> **Excerpted passage**
---*---
These agreements are often heavily negotiated and their provisions will be carefully diligenced by investors. During their negotiation it will be crucial for the network owner (whether it has current secured debt financing, is negotiating some in parallel or envisages that it will have some in the near future or during the life of the wholesale agreement) to bear in mind provisions which may impact or be viewed negatively by lenders – such as termination provisions and revenue re-openers – and, at the very least, allowing disclosure to financiers and security to be taken over the contract.

Depending on the materiality of the wholesale agreement for the business and its cashflow, the operator may be designated as an anchor tenant and various protective provisions may be required in relation to it (and its parent guarantor and/or any third party bond provider (if applicable)). These provisions might range from events of default in case of insolvency and insolvency events to “softer” controls around maintenance of the credit worthiness of the relevant operator with a decrease triggering a cash trap or cash sweep.

Certain specific provisions in the wholesale agreement may have an impact on the terms of the financing documents. For example, if delays to completion of the roll-out could result not just in termination of the wholesale agreement but also in financial penalties being incurred (which aren’t passed down to sub-contractors) or a decrease in revenues, the funders may look to introduce early warning triggers into their finance documents so that there is an opportunity to resolve any such issues. Another example would be provisions dealing with any letter of credit or bank guarantee provided by the operator for the benefit of the network owner.

The final recurring point is whether direct agreements should be sought between the lenders and the operators. This is often the subject of debate but heavily resisted by the borrower, especially in the context of hybrid financings where the borrower may be looking to exploit multiple revenue streams and require the flexibility to change operators rather than being tied into one contract that underpins the whole financing (as would be the case in a more traditional project financing structure).
---*---
Questions about pictured scenes:
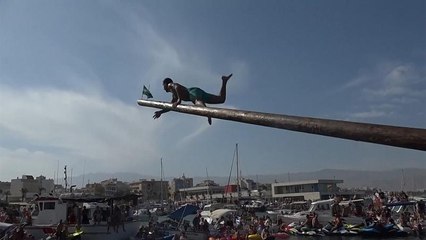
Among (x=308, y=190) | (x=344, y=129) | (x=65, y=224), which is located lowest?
(x=65, y=224)

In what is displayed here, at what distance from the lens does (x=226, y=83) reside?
18.9ft

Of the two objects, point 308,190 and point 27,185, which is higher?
point 27,185

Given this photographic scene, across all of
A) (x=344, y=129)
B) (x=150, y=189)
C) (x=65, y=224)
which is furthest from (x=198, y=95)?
(x=150, y=189)

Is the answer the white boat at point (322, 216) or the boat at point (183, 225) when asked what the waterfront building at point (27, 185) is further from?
the white boat at point (322, 216)

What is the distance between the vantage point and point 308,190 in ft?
323

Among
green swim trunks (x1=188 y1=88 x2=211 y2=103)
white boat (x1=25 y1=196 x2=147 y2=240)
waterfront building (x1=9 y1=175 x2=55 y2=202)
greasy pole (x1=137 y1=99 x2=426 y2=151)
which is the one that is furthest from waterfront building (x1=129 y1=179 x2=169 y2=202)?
greasy pole (x1=137 y1=99 x2=426 y2=151)

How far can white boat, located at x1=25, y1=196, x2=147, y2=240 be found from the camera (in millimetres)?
24812

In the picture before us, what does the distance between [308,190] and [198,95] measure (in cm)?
9699

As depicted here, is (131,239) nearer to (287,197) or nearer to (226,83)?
(226,83)

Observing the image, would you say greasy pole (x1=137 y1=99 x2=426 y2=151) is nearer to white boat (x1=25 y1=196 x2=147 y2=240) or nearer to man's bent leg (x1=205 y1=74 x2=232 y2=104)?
man's bent leg (x1=205 y1=74 x2=232 y2=104)

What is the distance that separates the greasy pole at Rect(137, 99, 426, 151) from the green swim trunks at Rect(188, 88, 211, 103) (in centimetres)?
169

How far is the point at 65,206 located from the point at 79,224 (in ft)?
6.78

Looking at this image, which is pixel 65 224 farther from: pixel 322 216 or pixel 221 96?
pixel 322 216

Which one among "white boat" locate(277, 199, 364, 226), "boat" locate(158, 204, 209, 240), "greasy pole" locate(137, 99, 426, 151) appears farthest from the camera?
"white boat" locate(277, 199, 364, 226)
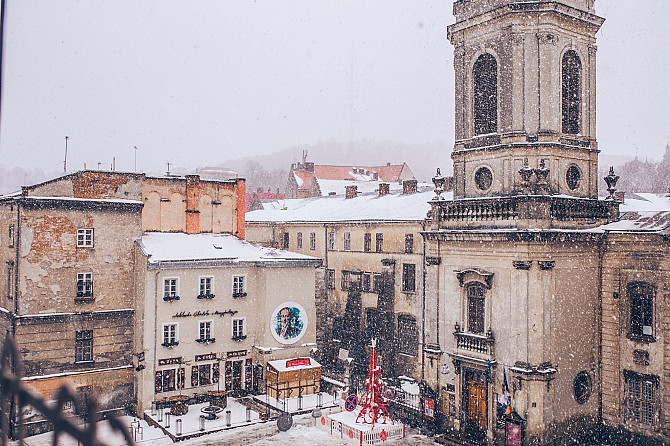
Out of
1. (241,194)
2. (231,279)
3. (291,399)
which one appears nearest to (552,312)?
(291,399)

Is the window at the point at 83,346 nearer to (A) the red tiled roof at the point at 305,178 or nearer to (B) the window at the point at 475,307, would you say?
(B) the window at the point at 475,307

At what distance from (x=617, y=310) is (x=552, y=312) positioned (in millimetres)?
3593

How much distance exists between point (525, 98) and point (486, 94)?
2391mm

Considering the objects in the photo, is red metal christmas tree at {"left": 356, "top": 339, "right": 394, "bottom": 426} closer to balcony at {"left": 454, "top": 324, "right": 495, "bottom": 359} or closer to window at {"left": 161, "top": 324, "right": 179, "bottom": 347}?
balcony at {"left": 454, "top": 324, "right": 495, "bottom": 359}

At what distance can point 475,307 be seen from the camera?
29.4m

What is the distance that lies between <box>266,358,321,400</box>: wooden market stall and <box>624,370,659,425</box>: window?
1721 cm

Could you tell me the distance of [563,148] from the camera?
28312 mm

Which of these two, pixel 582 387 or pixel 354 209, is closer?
pixel 582 387

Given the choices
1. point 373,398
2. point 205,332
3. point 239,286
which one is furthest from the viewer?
point 239,286

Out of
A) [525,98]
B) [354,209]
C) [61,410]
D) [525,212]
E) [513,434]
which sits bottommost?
[513,434]

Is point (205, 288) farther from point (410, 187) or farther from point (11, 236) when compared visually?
point (410, 187)

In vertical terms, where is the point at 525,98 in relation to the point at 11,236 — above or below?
above

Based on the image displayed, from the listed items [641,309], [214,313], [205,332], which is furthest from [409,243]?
[641,309]

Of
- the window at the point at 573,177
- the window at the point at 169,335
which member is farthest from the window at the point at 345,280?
the window at the point at 573,177
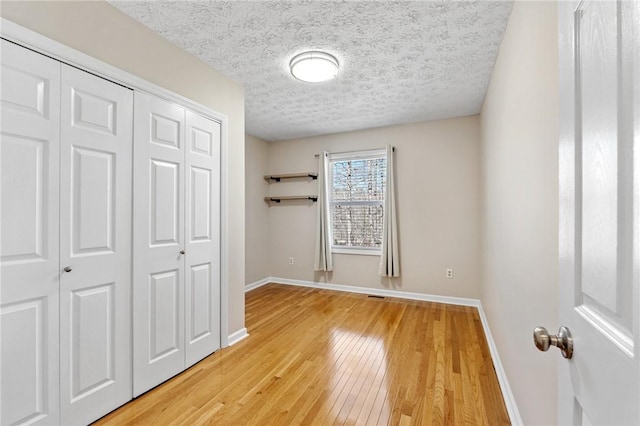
---*---
> **Task set**
• 1. Write out the passage on wholesale agreements word for word, from "The final recurring" down to "project financing structure).".
• 2. Using the passage on wholesale agreements, decide whether each statement agrees with it, answering yes or no and quoting the words that settle it: (a) The borrower usually welcomes direct agreements between lenders and operators. (b) Funders may add early warning triggers to their finance documents when roll-out delays could lead to penalties or lower revenues. (c) The operator is designated as an anchor tenant regardless of how material the wholesale agreement is.
The listing isn't needed for anything here.

> **Responses to the exercise**
• 1.
The final recurring point is whether direct agreements should be sought between the lenders and the operators. This is often the subject of debate but heavily resisted by the borrower, especially in the context of hybrid financings where the borrower may be looking to exploit multiple revenue streams and require the flexibility to change operators rather than being tied into one contract that underpins the whole financing (as would be the case in a more traditional project financing structure).

• 2.
(a) No: "This is often the subject of debate but heavily resisted by the borrower"
(b) Yes: "the funders may look to introduce early warning triggers into their finance documents so that there is an opportunity to resolve any such issues"
(c) No: "Depending on the materiality of the wholesale agreement for the business and its cashflow, the operator may be designated as an anchor tenant"